I have always felt guilty about letting someone else clean up after me, so, although I have employed a cleaner at times, months pass with me cleaning the house myself. The problem is that, while tidying, dusting and shoving the vacuum under the legs of my oblivious offspring, I become progressively more and more bad-tempered. Red-faced and cross, I end up snarling at everyone.
Ed begs me to hire a cleaner again. I am resistant, because we once had a perfect cleaner and I can’t see how we will replace her. Each week, Maria unobtrusively and efficiently transformed the place from hovel to home. It was bliss. Then she moved. Ever since, the mounting mess has left me feeling murderous towards my family. After my friend’s startling revelation, I suggest the kids might contribute to a new cleaner’s wages. They look confused. “But we’d never employ a cleaner if it was up to us,” they protest.
“I didn’t ask to have my room cleaned,” Megan says.
“Yeah,” Jake says. “And I don’t like people touching my stuff.”
“Well, dirt doesn’t magic itself away,” I retort.
With four young adults in the house, the obvious solution is that they all help officially with the housework. It just needs to be organised properly. I call a family meeting and show my children a list of essential weekly chores I have drawn up, then divide the jobs. The arguments start immediately. The girls point their fingers at Jake. “He should be the one who does the bathroom. He’s the one who makes it filthy.”
“Oh really?” He rubs his cropped scalp. “So how come the sink is blocked with long hair all the time?”
“But who flooded the floor, then left soaking towels in the linen basket?”

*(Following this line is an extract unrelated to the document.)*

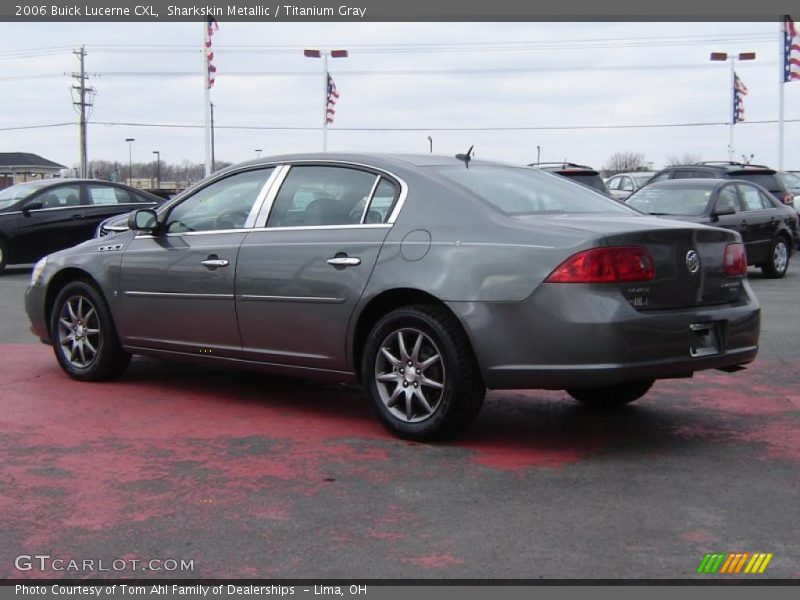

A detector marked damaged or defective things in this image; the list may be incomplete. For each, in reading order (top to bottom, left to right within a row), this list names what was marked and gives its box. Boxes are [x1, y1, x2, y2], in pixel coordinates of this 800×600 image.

“Who leaves underwear hanging over the bath? And,” Jake says, getting into his stride, “who stains the bath every time they dye some bit of fabric? It has been blue for months. And it comes off. Parts of me have gone grey.”
“Shut up!” I shout above the racket. “Maria had to deal with all that. And she didn’t make any of the mess.”
“But she got paid.” My children suffer none of the guilt I have for others cleaning up after me.
“If you don’t help me, then we’ll just have to live in a squalid dump, because I’m not doing it on my own any more,” I say, but this doesn’t get the response I had hoped for. My children seem happy to live in a squalid dump. It feels like a challenge. “OK, then,” I say. “I’m on strike. And so is Ed.”
My list, pinned to the noticeboard, is ignored. The vacuum cleaner stays in the cupboard. Washing up piles high. The carpet becomes matted with dog hair. I retreat to my bedroom – the only space I am keeping clean. I restrain Ed from doing housework, too. Naturally tidy, he is finding the mess difficult to cope with.
He reminds me how undomesticated I used to be. “Did you help your mother with the housework when you lived at home?” he asks. My mother told me to enjoy myself while I was young; there would be time for cleaning later, she said. As a result, I was shamefully lazy. But times have changed. I left home at 18. My children are still living with me in their mid-20s and I am determined they should help.
It takes four weeks before I come home to find the draining board clear, sounds of vacuuming upstairs, and Jake emptying the overflowing bin. “Nobody else ever does this,” he snaps.
Megan, red-faced and cross, lugs the vacuum into the room. “Zac had better not drop food on the carpet,” she says. “It took ages to clean.”
“Is Maria ever coming back?” Lily asks wistfully.
“No,” I say, “But, luckily, I still have my list.”